Après une heure de cette ambiance chaleureuse, la sonnerie me libéra. Je retournai en classe, laissant ma place d’observateur à Oscar. Je croisai ce dernier dans les couloirs. Il rayonnait. Son passé de syndicaliste lui avait donné goût à la lutte. Il affronterait Fabre avec fougue, lors de joutes verbales incisives.

— Ne t’inquiète pas. J’ai parlé avec quelques collègues à la récréation. Ça s’annonce bien pour nous, annonça-t-il.

Je me demandai qui avait pu lui dire quoi. Notre objectif premier était d’avoir au moins un poste pour pouvoir nous exprimer. Lors des dernières grèves, nos représentants avaient porté le combat de manière agressive et passéiste, cherchant un rapport de force avec lequel elle ne pouvait pas gagner. Le rectorat nous avait traité avec mépris, nous jetant des heures en plus comme on donne une pièce à un mendiant trop insistant. Le SNES avait fait traîné la grève « pour l’honneur », amputant ma fiche de paye de plusieurs centaines d’euros. Les questions d’honneur, en 2016, avaient-elles encore leur place ? Avec les autres, nous en avions gardé un goût amer et, autour d’un verre, nous avions commencé à parler de l’idée de monter une liste d’opposition.

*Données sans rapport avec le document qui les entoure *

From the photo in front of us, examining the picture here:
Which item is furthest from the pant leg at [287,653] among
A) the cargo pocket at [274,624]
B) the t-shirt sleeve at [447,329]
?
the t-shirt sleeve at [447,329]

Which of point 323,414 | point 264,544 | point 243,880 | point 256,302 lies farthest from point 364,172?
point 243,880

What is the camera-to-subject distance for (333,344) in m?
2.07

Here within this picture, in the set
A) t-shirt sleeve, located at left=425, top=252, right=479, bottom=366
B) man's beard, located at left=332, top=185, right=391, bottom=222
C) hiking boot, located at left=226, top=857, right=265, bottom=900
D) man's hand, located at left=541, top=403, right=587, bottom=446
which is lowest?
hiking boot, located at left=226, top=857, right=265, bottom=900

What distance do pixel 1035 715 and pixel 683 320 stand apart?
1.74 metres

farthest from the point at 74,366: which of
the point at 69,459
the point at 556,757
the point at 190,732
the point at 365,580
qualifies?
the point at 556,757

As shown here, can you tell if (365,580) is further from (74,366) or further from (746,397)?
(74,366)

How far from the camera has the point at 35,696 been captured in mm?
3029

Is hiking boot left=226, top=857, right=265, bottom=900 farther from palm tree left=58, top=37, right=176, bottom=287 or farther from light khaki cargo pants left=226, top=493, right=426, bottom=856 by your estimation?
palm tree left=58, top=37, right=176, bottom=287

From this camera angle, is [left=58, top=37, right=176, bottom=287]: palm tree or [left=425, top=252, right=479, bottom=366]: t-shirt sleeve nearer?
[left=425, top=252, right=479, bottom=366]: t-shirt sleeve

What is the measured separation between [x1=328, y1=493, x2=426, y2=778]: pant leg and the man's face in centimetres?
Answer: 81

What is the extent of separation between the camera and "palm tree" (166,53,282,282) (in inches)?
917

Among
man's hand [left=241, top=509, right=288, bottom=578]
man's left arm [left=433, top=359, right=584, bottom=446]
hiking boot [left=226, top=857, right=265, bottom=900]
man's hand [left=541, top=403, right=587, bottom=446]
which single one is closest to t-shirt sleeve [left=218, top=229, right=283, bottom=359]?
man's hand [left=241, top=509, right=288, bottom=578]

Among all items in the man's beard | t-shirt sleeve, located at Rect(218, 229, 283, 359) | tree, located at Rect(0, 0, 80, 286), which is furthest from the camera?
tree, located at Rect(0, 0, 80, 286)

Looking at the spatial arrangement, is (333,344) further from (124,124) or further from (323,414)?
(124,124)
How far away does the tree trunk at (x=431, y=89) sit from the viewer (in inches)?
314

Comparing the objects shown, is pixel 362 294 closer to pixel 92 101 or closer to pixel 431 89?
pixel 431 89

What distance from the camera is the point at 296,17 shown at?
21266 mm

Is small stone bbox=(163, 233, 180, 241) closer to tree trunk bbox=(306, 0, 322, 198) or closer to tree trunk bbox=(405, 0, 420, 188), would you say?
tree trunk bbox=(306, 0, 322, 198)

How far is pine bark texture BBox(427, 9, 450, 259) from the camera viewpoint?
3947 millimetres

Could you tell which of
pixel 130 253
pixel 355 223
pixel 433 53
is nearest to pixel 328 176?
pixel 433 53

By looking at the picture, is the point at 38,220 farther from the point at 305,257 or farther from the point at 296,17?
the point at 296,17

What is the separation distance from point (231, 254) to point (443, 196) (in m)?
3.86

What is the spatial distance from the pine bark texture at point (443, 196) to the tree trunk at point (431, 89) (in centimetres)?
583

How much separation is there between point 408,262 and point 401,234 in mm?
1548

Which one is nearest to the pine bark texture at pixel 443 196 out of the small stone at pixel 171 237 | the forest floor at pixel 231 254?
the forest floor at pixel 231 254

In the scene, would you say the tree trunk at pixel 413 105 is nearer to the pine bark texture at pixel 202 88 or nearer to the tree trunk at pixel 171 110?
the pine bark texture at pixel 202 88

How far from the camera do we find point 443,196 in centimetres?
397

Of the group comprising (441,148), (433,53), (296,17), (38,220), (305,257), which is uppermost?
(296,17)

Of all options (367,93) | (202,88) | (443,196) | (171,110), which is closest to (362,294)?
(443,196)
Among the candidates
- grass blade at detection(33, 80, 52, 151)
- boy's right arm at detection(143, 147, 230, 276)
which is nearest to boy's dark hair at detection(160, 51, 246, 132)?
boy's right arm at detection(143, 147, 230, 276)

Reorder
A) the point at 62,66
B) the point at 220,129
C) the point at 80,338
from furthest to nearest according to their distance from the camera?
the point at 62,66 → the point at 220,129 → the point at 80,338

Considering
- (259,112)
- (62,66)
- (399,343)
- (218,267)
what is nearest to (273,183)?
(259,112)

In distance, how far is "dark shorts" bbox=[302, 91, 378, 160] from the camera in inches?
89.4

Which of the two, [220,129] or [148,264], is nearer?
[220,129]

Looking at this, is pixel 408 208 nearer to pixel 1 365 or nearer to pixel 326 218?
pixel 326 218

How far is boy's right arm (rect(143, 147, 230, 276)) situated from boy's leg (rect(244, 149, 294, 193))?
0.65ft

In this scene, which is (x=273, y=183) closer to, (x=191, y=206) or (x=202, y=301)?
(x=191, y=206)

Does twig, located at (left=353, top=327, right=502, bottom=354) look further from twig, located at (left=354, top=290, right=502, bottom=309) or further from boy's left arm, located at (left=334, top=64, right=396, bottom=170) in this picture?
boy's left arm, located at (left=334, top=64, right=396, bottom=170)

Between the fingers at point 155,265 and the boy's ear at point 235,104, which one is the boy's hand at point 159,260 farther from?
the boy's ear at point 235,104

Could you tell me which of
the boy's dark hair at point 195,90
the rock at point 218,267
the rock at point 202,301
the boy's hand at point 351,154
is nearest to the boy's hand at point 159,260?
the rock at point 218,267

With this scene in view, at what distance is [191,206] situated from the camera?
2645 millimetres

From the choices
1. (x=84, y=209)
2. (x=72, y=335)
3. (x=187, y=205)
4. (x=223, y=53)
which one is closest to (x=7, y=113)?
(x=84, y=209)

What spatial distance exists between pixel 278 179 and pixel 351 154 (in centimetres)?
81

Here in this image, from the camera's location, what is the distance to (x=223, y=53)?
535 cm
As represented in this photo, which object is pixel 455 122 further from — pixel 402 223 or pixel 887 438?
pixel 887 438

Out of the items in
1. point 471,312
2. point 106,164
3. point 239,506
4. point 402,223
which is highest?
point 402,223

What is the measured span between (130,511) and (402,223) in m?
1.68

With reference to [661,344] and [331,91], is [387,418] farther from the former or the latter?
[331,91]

Je laissai Oscar rejoindre la salle de vote et rejoignit mes élèves. Ils furent déçus de me voir, déjà persuadés de mon absence. Je m’excusais de mon retard, mais la fausse joie que je leur avais donnée les rendit moroses et boudeurs. L’ambiance en classe moins lourde qu’en salle de réunion, mais ma fébrilité atteignait les élèves. Ils sentaient cette tension, cette atmosphère de fin de règne. Comment auraient-ils pu imaginer les luttes de pouvoir qui agitaient la salle des professeurs ? Et pourtant, c’était pour eux que tout se jouait. Je fis cours sans conviction, l’esprit ailleurs, pollué par l’étendue des possibles. Que d’excitation, d’angoisse et d’espoir mêlés ! Les mois prochains allaient être marqués au fer rouge par la sentence, irrévocable, du résultat du vote qui approchait. Et les minutes s’égrenaient, aussi lente que l’esprit d’un élève à huit heures du matin. Dans deux heures, les résultats tomberaient. Avec nos têtes ?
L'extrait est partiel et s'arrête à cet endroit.